Zulip Chat Archive

Stream: new members

Topic: Array indexing strangeness


Malcolm Langfield (May 28 2022 at 03:24):

Can anyone explain why this is expected behavior in Lean 4:

-- Array literal declaration and subscripts.
#eval #['a', 'b', 'c'][4]      'A'
#eval #['b', 'c', 'd'][4]      'A'
#eval #[1, 2, 3][4]      0
#eval #["a", "aa", "aaa"][4]      ""

I expect it has something to do with wanting the "subscript" function to be total. This seems like javascript-level silent failure inducing behavior to me. I thought one of the big selling points of dependent types was the whole Vector example thing (I'm thinking of one of Edwin Brady's talks), where we can't get index errors because the length of our containers is encoded in the type?

Is Array a type that most users aren't supposed to touch, or something that only exists because it's very fast in certain special cases or something?
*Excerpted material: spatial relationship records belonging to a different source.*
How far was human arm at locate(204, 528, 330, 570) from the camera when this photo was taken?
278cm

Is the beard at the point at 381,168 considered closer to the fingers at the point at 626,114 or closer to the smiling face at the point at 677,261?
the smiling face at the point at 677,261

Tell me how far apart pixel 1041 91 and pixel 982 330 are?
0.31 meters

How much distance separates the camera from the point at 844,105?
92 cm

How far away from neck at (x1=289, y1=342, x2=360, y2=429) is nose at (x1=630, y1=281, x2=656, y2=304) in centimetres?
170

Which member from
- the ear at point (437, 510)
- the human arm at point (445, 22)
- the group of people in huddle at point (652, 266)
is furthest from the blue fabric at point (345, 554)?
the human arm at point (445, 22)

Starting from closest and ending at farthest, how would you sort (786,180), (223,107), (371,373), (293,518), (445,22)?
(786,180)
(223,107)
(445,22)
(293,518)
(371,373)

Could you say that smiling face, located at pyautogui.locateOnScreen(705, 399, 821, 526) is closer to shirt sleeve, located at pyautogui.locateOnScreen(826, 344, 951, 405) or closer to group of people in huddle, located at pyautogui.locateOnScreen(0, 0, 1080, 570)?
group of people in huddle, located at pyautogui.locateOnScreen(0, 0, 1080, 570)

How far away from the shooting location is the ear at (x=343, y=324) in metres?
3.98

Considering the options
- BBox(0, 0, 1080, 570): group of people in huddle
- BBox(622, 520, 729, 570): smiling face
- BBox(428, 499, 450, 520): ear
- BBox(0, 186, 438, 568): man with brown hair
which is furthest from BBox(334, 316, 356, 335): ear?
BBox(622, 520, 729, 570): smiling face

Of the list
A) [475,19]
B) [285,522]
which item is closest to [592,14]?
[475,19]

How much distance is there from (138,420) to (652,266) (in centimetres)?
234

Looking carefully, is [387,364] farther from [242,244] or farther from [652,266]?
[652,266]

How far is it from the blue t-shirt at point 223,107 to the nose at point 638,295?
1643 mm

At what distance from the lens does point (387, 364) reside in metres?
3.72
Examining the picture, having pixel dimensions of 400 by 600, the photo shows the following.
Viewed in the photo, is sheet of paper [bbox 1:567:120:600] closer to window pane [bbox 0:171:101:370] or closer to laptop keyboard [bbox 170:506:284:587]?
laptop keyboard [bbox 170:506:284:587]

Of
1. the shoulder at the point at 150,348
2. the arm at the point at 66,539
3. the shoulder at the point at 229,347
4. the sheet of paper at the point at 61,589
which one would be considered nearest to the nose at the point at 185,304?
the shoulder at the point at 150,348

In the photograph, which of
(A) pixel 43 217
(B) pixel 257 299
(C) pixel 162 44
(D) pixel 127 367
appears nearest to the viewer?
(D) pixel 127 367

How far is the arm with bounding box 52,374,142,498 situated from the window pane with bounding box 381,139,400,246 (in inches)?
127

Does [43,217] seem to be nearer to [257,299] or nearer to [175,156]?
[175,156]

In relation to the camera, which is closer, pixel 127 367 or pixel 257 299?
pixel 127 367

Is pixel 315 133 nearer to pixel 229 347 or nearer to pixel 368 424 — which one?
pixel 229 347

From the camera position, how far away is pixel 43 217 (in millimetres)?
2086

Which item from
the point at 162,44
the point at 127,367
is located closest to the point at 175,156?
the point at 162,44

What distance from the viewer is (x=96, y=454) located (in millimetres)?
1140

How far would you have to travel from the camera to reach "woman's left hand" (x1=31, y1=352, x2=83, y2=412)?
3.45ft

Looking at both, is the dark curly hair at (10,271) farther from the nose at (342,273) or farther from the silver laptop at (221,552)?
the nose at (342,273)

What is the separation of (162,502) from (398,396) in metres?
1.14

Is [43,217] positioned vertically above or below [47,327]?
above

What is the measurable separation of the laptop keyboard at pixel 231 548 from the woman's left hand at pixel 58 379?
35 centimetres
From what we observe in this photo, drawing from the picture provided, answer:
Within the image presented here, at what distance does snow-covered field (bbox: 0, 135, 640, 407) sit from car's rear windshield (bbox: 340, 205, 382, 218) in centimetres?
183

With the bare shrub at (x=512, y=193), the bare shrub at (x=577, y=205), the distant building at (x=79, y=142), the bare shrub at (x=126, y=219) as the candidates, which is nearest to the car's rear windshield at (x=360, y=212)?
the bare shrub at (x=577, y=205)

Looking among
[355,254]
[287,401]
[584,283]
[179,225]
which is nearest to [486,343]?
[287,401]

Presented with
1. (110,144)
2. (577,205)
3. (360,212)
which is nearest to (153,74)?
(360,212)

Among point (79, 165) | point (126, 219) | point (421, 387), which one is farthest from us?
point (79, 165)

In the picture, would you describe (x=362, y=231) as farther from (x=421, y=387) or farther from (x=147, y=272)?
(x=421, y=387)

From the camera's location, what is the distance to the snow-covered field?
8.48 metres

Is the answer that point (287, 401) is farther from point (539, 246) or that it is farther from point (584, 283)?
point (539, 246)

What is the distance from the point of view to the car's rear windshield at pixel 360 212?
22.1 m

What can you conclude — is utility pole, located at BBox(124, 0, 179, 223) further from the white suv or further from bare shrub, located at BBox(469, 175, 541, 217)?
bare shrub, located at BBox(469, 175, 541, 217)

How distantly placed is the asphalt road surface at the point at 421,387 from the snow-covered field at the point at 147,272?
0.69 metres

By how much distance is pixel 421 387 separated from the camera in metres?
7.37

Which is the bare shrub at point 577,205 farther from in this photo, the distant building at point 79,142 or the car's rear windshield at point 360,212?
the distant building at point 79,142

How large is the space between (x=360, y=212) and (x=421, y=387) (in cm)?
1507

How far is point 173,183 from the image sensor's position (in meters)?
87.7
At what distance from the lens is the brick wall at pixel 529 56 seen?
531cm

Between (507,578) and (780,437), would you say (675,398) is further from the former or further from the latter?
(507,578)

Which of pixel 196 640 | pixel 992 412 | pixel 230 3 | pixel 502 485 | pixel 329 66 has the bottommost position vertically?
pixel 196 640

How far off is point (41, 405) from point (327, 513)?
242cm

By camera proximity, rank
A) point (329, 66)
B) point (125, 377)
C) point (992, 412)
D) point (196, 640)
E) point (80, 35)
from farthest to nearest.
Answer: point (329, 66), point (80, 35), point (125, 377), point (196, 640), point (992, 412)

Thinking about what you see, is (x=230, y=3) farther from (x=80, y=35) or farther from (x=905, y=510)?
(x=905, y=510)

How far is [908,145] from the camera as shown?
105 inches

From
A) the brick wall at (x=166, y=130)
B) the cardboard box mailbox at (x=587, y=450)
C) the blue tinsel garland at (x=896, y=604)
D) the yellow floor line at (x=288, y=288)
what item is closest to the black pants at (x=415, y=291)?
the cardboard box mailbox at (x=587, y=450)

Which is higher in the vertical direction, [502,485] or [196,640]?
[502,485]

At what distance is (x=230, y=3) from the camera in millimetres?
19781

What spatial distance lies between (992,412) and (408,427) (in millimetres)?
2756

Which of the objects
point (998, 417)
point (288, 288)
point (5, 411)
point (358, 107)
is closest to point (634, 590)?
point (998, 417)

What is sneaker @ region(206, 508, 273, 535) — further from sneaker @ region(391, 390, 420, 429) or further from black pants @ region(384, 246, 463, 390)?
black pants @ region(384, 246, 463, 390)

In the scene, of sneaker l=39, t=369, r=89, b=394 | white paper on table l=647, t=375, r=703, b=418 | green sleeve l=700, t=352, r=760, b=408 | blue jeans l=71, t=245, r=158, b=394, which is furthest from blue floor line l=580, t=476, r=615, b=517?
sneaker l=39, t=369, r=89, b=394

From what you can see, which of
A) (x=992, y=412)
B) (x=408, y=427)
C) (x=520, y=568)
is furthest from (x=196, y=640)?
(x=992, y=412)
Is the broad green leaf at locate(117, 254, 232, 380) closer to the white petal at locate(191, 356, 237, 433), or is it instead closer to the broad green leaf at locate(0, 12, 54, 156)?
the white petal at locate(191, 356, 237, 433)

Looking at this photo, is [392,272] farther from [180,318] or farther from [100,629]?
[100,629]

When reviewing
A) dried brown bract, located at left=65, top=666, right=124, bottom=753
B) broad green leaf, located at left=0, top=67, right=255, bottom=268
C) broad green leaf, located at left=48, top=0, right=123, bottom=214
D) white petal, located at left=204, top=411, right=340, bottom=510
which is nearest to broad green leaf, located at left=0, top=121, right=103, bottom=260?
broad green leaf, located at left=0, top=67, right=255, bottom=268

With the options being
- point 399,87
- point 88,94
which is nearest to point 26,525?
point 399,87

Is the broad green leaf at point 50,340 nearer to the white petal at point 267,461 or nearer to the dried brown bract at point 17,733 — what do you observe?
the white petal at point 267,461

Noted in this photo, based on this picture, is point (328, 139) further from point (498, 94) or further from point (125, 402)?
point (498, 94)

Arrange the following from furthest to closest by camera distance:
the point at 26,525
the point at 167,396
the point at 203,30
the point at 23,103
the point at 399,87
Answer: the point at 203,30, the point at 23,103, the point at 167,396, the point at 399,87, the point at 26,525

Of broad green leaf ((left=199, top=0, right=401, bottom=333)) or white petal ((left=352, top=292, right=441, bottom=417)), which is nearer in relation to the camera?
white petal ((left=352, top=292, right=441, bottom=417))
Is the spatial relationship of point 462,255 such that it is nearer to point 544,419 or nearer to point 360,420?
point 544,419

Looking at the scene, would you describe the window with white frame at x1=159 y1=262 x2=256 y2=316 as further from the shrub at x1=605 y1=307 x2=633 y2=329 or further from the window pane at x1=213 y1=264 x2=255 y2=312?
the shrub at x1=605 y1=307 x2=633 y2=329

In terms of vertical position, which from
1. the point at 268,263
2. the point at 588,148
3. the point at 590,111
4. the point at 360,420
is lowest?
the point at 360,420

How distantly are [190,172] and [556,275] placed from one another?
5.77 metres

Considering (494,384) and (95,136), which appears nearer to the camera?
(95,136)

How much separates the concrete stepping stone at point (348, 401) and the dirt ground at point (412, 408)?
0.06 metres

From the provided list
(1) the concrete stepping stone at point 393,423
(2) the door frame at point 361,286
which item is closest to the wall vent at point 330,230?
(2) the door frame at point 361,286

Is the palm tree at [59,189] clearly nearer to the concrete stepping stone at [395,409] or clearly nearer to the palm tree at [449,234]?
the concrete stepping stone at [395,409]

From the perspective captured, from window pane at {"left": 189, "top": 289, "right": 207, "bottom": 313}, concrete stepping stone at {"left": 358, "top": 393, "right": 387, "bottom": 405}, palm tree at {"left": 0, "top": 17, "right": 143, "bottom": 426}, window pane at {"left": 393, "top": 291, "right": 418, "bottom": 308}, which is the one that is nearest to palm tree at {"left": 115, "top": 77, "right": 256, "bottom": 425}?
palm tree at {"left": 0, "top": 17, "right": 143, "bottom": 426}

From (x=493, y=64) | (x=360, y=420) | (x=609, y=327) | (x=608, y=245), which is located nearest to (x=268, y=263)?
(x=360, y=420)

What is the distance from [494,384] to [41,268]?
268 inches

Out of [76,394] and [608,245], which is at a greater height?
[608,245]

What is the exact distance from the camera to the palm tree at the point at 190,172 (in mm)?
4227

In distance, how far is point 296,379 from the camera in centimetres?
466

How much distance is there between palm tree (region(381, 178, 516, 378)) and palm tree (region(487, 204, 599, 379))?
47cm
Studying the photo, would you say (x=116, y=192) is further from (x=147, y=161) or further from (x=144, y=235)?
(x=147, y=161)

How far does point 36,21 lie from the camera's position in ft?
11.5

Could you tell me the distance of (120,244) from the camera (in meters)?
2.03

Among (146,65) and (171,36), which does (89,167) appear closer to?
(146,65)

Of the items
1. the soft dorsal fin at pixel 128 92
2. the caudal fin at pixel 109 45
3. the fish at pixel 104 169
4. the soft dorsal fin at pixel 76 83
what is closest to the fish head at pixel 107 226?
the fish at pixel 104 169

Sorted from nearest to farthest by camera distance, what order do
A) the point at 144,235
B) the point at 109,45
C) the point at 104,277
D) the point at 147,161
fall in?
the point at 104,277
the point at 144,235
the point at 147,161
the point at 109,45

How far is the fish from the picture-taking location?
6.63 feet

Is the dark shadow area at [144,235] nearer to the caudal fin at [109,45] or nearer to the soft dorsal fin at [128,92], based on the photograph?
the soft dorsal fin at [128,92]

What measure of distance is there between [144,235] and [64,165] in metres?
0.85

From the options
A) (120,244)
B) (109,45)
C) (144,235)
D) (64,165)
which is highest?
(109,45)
Chris Bailey (May 28 2022 at 03:35):

Length isn't in the type of Array. The notation here uses Array.getOp, so it's returning the default element of the type. Collections generally have methods like Array.get that take a proof the access is in-bounds to ensure safe access.

I think the three options for default behavior in this case are 1. crash, 2. return an Option A, or 3. return a default element. I wouldn't call the third option failure, but I sort of agree it's the most likely to hide a bug. I'm not sure if there's a reason they went with that or if it's set in stone.

Chris Bailey (May 28 2022 at 03:39):

I'm not sure if there's a public indexing function that panics yet, so that might be part of it.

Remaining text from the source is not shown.